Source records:
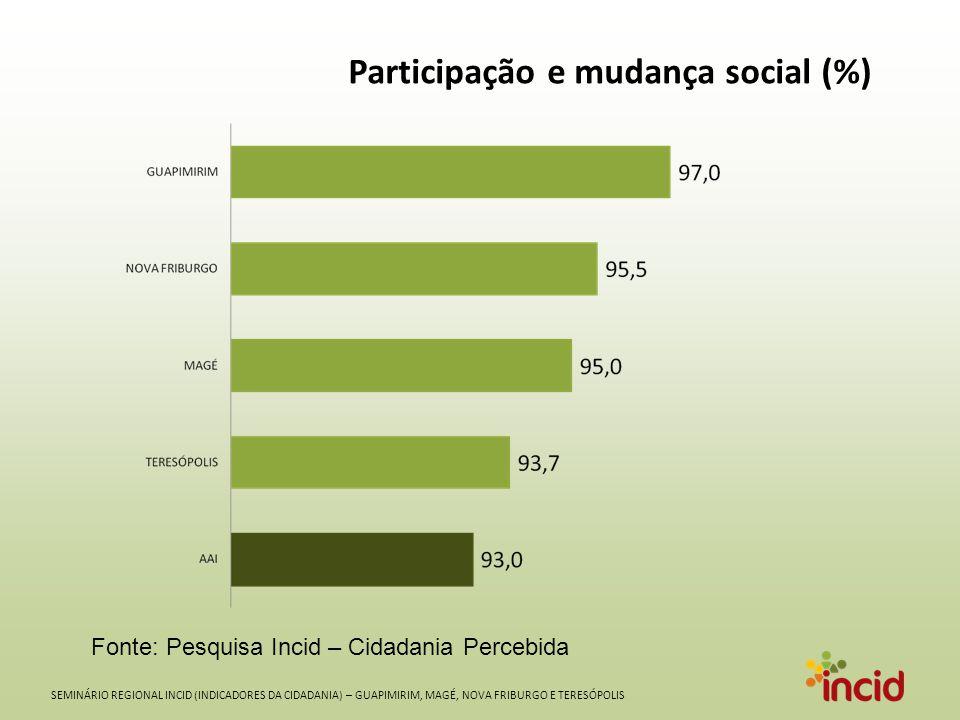 SEMINÁRIO REGIONAL INCID (INDICADORES DA CIDADANIA) – GUAPIMIRIM, MAGÉ, NOVA FRIBURGO E TERESÓPOLIS Participação e mudança social (%) Fonte: Pesquisa Incid – Cidadania Percebida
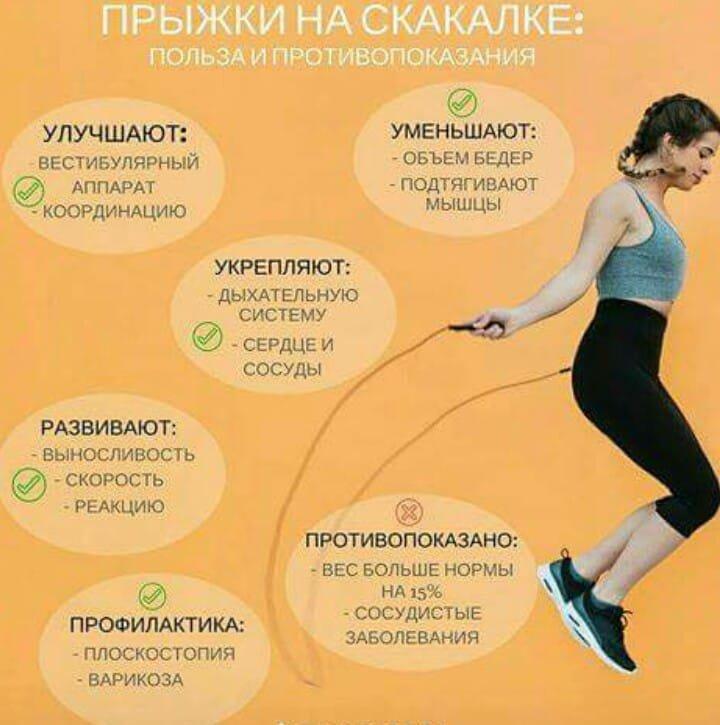 Прыжки на скакалке для похудения: инструкция выполнения, комплекс тренировок, упражнения и фото результатов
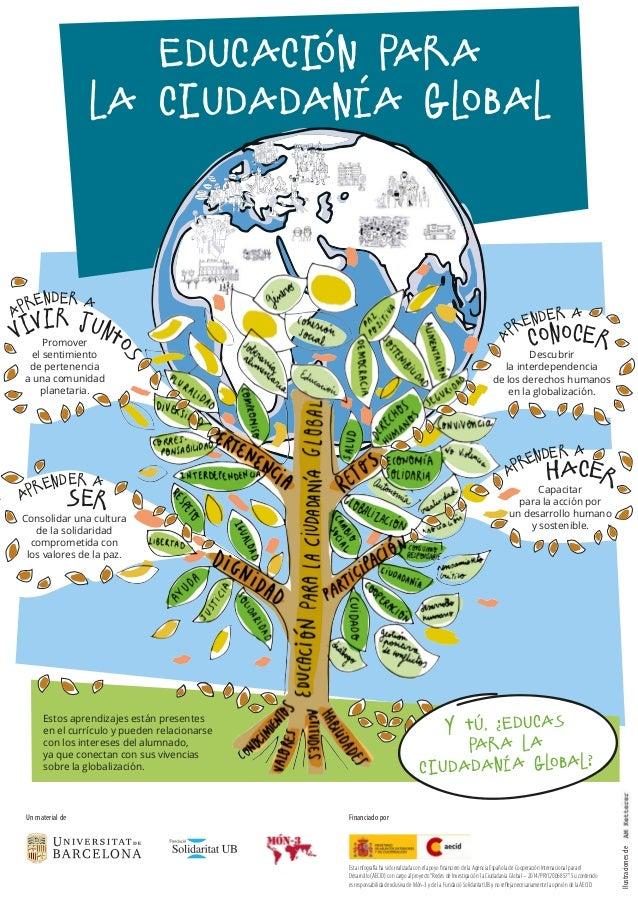 Promover el sentimiento de pertenencia a una comunidad planetaria. Descubrir la interdependencia de los derechos humanos e...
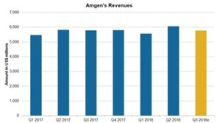 Amgen: Expect Nearly Flat Revenues in Q3
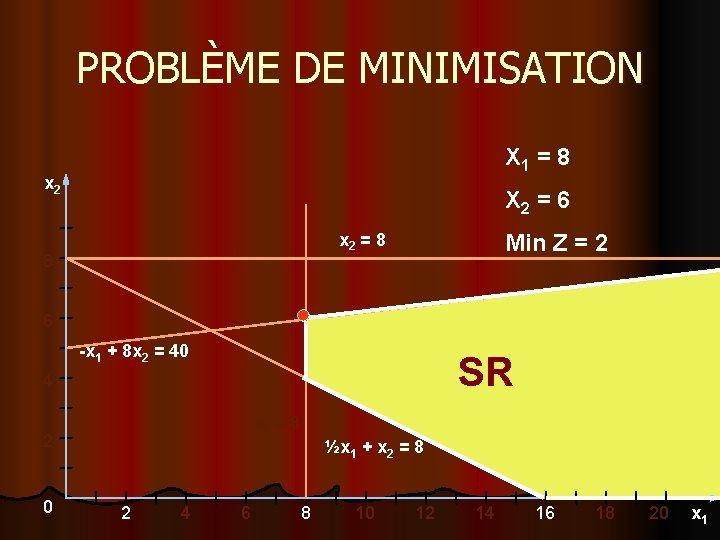 PROBLÈME DE MINIMISATION X 1 = 8 x 2 X 2 = 6 x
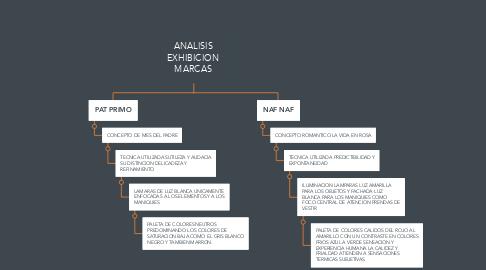 Mind Map: ANALISIS EXHIBICION MARCAS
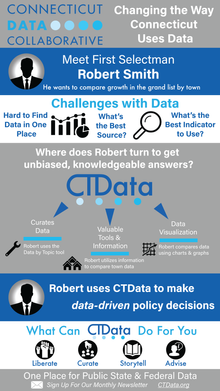 CT Data Theory of Change Infographic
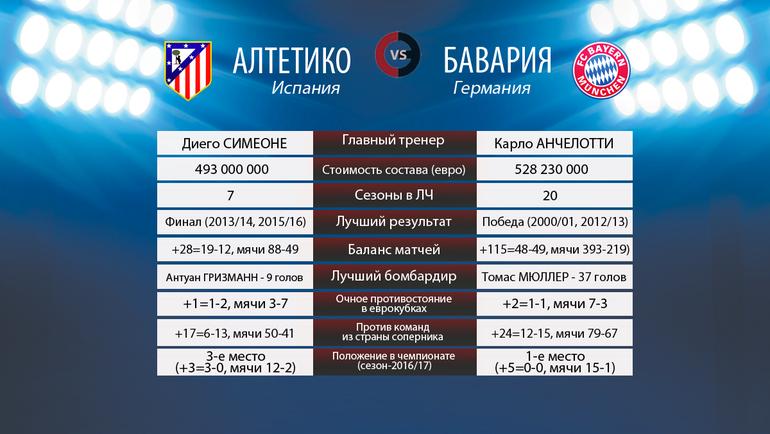 """Атлетико"" vs ""Бавария"". Фото ""СЭ"""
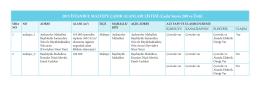 2015 Çadır Alanları Listesi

◆ Work to be completed:
The records are to be returned verbatim. Skip any picture they contain.

◆ Solution for this task:
 SEMINÁRIO REGIONAL INCID (INDICADORES DA CIDADANIA) – GUAPIMIRIM, MAGÉ, NOVA FRIBURGO E TERESÓPOLIS Participação e mudança social (%) Fonte: Pesquisa Incid – Cidadania Percebida
 Прыжки на скакалке для похудения: инструкция выполнения, комплекс тренировок, упражнения и фото результатов
 Promover el sentimiento de pertenencia a una comunidad planetaria. Descubrir la interdependencia de los derechos humanos e...
 Amgen: Expect Nearly Flat Revenues in Q3
 PROBLÈME DE MINIMISATION X 1 = 8 x 2 X 2 = 6 x
 Mind Map: ANALISIS EXHIBICION MARCAS
 CT Data Theory of Change Infographic
 """Атлетико"" vs ""Бавария"". Фото ""СЭ"""
 2015 Çadır Alanları Listesi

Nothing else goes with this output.